Performance improvements for shuffle and partial_shuffle (#1272)

wainwrightmark · web-flow · commit 4bde8a0adb51 · 2023-01-08T16:14:26.000Z
* Made shuffle and partial_shuffle faster
* Use criterion benchmarks for shuffle
* Added a note about RNG word size
* Tidied comments
* Added a debug_assert
* Added a comment re possible further optimization
* Added and updated copyright notices
* Revert cfg mistake
* Reverted change to mod.rs
* Removed ChaCha20 benches from shuffle
* moved debug_assert out of a const fn
diff --git a/Cargo.toml b/Cargo.toml
@@ -79,4 +79,9 @@ criterion = { version = "0.4" }
 [[bench]]
 name = "seq_choose"
 path = "benches/seq_choose.rs"
+harness = false
+
+[[bench]]
+name = "shuffle"
+path = "benches/shuffle.rs"
 harness = false
diff --git a/benches/seq_choose.rs b/benches/seq_choose.rs
@@ -1,4 +1,4 @@
-// Copyright 2018-2022 Developers of the Rand project.

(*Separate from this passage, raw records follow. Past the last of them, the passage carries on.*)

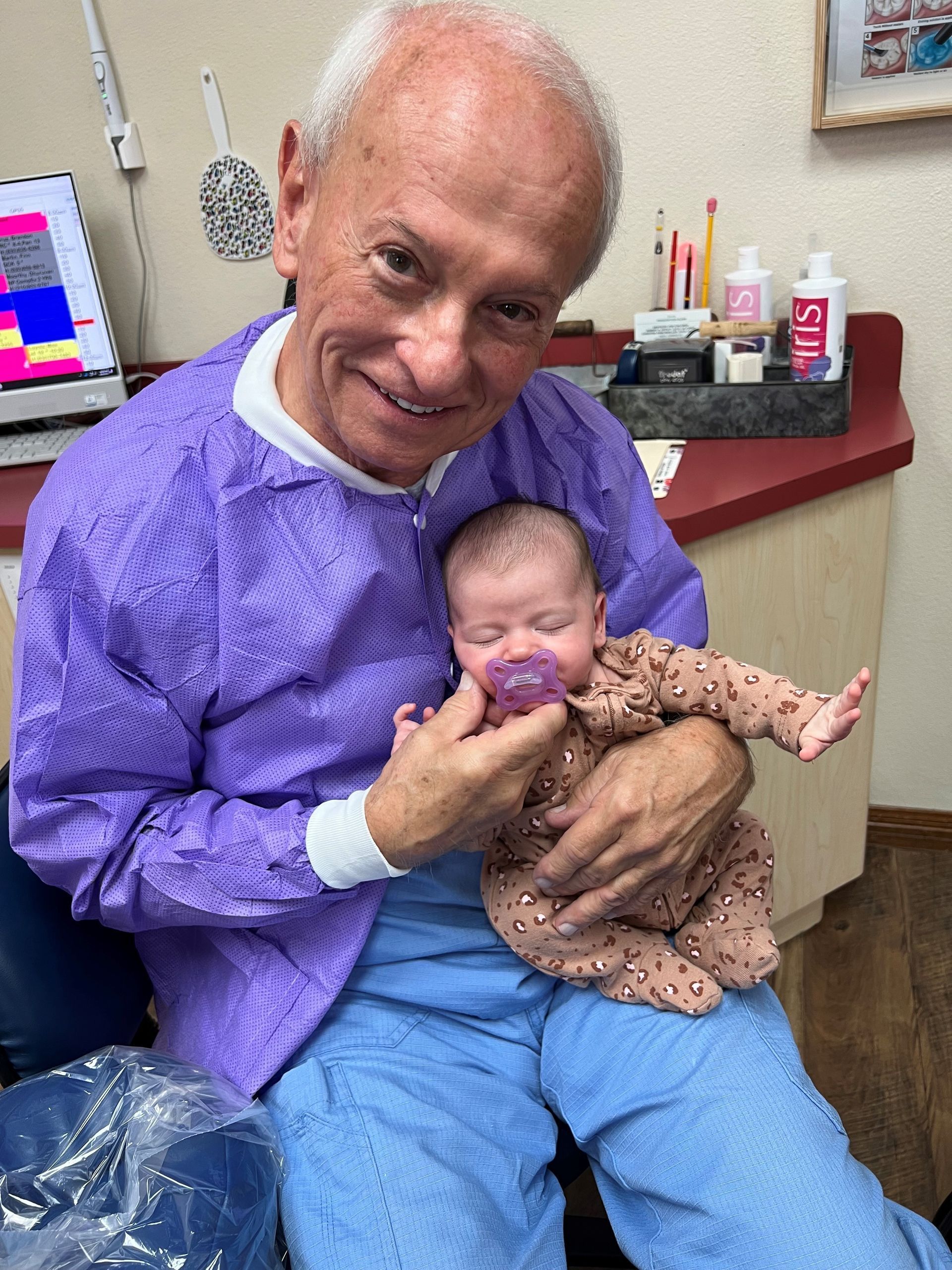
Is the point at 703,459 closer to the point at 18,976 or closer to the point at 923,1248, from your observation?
the point at 923,1248

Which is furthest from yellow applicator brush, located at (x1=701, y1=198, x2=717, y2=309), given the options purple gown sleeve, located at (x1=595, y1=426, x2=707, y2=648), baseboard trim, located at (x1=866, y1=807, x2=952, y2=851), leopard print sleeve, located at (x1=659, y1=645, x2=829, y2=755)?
baseboard trim, located at (x1=866, y1=807, x2=952, y2=851)

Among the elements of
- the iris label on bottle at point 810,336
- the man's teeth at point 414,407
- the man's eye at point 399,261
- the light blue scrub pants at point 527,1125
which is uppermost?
the man's eye at point 399,261

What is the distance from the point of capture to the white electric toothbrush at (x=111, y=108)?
2053mm

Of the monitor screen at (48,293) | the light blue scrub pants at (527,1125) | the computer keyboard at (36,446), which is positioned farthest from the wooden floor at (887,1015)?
the monitor screen at (48,293)

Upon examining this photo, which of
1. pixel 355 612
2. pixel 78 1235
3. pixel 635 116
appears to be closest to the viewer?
pixel 78 1235

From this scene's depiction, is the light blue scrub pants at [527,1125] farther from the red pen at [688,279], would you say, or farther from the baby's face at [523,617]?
the red pen at [688,279]

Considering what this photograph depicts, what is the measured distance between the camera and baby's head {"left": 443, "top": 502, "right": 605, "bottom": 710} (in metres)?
1.08

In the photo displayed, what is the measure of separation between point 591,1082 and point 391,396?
0.74 metres

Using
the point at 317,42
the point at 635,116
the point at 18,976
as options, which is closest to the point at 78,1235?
the point at 18,976

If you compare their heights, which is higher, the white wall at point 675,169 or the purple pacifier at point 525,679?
the white wall at point 675,169

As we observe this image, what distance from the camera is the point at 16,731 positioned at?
37.5 inches

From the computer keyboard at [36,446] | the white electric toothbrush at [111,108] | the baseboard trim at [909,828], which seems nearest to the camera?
the white electric toothbrush at [111,108]

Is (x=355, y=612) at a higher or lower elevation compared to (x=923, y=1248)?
higher

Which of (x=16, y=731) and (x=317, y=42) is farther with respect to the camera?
(x=317, y=42)
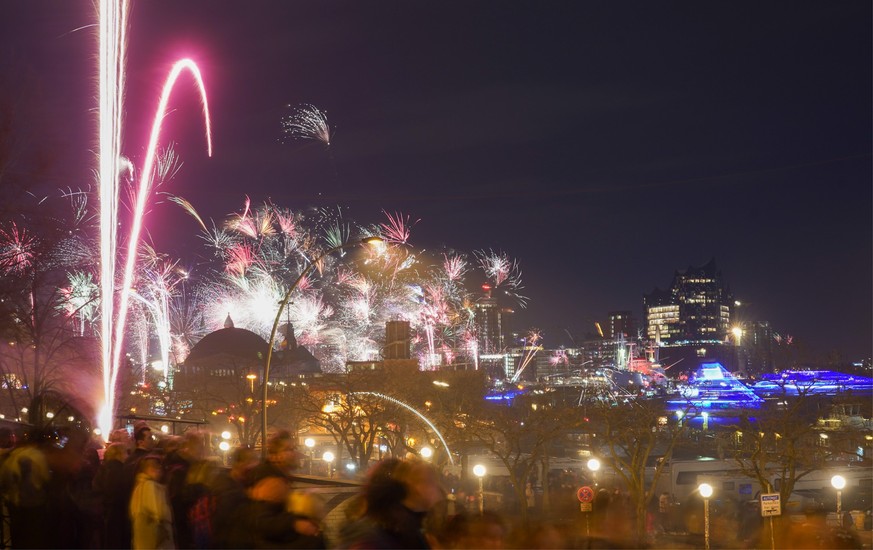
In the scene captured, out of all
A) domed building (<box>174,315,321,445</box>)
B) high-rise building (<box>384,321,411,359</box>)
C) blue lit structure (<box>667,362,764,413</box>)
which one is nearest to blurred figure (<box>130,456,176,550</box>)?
domed building (<box>174,315,321,445</box>)

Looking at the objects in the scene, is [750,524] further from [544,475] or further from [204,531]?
[204,531]

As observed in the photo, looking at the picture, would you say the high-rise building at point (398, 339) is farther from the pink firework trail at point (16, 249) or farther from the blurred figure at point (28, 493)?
the blurred figure at point (28, 493)

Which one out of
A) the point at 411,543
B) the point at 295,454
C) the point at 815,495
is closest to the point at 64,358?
the point at 295,454

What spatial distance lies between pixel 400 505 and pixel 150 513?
382 cm

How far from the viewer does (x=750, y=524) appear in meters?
33.7

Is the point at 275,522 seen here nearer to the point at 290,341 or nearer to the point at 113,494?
the point at 113,494

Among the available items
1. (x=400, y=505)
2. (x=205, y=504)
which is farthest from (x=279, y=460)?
(x=400, y=505)

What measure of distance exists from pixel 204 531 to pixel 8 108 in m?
16.2

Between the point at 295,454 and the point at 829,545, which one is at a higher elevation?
the point at 295,454

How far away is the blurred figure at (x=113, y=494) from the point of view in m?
9.80

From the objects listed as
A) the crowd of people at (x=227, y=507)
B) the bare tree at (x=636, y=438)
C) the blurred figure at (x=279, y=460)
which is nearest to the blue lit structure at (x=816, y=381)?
the bare tree at (x=636, y=438)

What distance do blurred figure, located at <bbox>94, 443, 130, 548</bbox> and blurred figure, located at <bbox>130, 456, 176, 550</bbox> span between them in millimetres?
1827

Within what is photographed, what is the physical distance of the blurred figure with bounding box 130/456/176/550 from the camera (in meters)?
8.04

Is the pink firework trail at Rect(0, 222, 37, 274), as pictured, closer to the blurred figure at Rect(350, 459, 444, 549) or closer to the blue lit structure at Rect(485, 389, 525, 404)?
the blurred figure at Rect(350, 459, 444, 549)
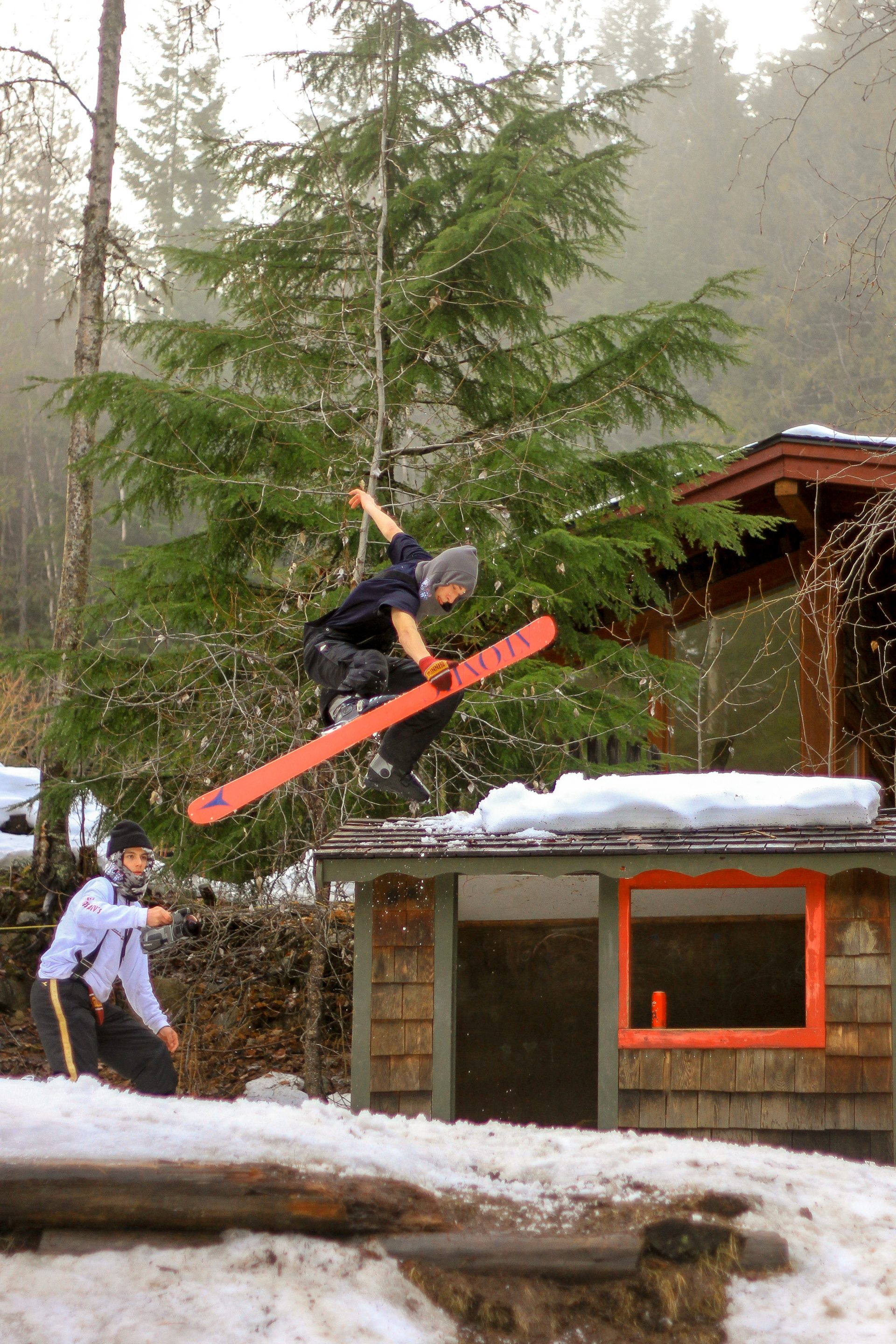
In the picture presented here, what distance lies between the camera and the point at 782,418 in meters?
29.5

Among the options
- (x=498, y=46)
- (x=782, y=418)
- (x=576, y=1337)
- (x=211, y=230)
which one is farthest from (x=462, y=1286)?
(x=782, y=418)

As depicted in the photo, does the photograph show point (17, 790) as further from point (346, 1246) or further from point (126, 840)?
point (346, 1246)

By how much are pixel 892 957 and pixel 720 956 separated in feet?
6.59

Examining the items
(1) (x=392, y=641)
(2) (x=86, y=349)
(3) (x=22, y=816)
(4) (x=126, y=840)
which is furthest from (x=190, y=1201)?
(3) (x=22, y=816)

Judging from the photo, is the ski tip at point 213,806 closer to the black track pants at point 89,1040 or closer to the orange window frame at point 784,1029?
the black track pants at point 89,1040

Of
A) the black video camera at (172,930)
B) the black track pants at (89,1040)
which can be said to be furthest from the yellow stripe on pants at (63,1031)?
the black video camera at (172,930)

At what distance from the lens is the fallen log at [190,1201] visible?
366 cm

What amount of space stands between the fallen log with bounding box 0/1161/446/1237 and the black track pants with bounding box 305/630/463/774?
92.5 inches

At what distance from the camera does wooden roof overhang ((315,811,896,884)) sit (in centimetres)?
655

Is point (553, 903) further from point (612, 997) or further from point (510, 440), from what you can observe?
point (510, 440)

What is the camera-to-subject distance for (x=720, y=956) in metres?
8.75

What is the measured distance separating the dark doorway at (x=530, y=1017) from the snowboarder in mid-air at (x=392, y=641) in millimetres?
3201

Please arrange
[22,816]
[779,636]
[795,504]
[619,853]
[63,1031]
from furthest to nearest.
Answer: [22,816] → [779,636] → [795,504] → [619,853] → [63,1031]

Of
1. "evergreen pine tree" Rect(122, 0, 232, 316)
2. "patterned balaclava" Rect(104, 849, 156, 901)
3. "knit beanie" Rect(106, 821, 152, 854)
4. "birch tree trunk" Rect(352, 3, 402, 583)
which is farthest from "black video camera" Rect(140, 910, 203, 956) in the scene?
"evergreen pine tree" Rect(122, 0, 232, 316)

+// Copyright 2018-2023 Developers of the Rand project.
 //
 // Licensed under the Apache License, Version 2.0 <LICENSE-APACHE or
 // https://www.apache.org/licenses/LICENSE-2.0> or the MIT license
diff --git a/benches/shuffle.rs b/benches/shuffle.rs
@@ -0,0 +1,50 @@
+// Copyright 2018-2023 Developers of the Rand project.
+//
+// Licensed under the Apache License, Version 2.0 <LICENSE-APACHE or
+// https://www.apache.org/licenses/LICENSE-2.0> or the MIT license
+// <LICENSE-MIT or https://opensource.org/licenses/MIT>, at your
+// option. This file may not be copied, modified, or distributed
+// except according to those terms.
+use criterion::{black_box, criterion_group, criterion_main, Criterion};
+use rand::prelude::*;
+use rand::SeedableRng;
+
+criterion_group!(
+name = benches;
+config = Criterion::default();
+targets = bench
+);
+criterion_main!(benches);
+
+pub fn bench(c: &mut Criterion) {
+    bench_rng::<rand_chacha::ChaCha12Rng>(c, "ChaCha12");
+    bench_rng::<rand_pcg::Pcg32>(c, "Pcg32");
+    bench_rng::<rand_pcg::Pcg64>(c, "Pcg64");
+}
+
+fn bench_rng<Rng: RngCore + SeedableRng>(c: &mut Criterion, rng_name: &'static str) {
+    for length in [1, 2, 3, 10, 100, 1000, 10000].map(|x| black_box(x)) {
+        c.bench_function(format!("shuffle_{length}_{rng_name}").as_str(), |b| {
+            let mut rng = Rng::seed_from_u64(123);
+            let mut vec: Vec<usize> = (0..length).collect();
+            b.iter(|| {
+                vec.shuffle(&mut rng);
+                vec[0]
+            })
+        });
+
+        if length >= 10 {
+            c.bench_function(
+                format!("partial_shuffle_{length}_{rng_name}").as_str(),
+                |b| {
+                    let mut rng = Rng::seed_from_u64(123);
+                    let mut vec: Vec<usize> = (0..length).collect();
+                    b.iter(|| {
+                        vec.partial_shuffle(&mut rng, length / 2);
+                        vec[0]
+                    })
+                },
+            );
+        }
+    }
+}
diff --git a/src/seq/coin_flipper.rs b/src/seq/coin_flipper.rs
@@ -1,3 +1,11 @@
+// Copyright 2018-2023 Developers of the Rand project.
+//
+// Licensed under the Apache License, Version 2.0 <LICENSE-APACHE or
+// https://www.apache.org/licenses/LICENSE-2.0> or the MIT license
+// <LICENSE-MIT or https://opensource.org/licenses/MIT>, at your
+// option. This file may not be copied, modified, or distributed
+// except according to those terms.
+
 use crate::RngCore;
 
 pub(crate) struct CoinFlipper<R: RngCore> {
diff --git a/src/seq/increasing_uniform.rs b/src/seq/increasing_uniform.rs
@@ -0,0 +1,108 @@
+// Copyright 2018-2023 Developers of the Rand project.
+//
+// Licensed under the Apache License, Version 2.0 <LICENSE-APACHE or
+// https://www.apache.org/licenses/LICENSE-2.0> or the MIT license
+// <LICENSE-MIT or https://opensource.org/licenses/MIT>, at your
+// option. This file may not be copied, modified, or distributed
+// except according to those terms.
+
+use crate::{Rng, RngCore};
+
+/// Similar to a Uniform distribution,
+/// but after returning a number in the range [0,n], n is increased by 1.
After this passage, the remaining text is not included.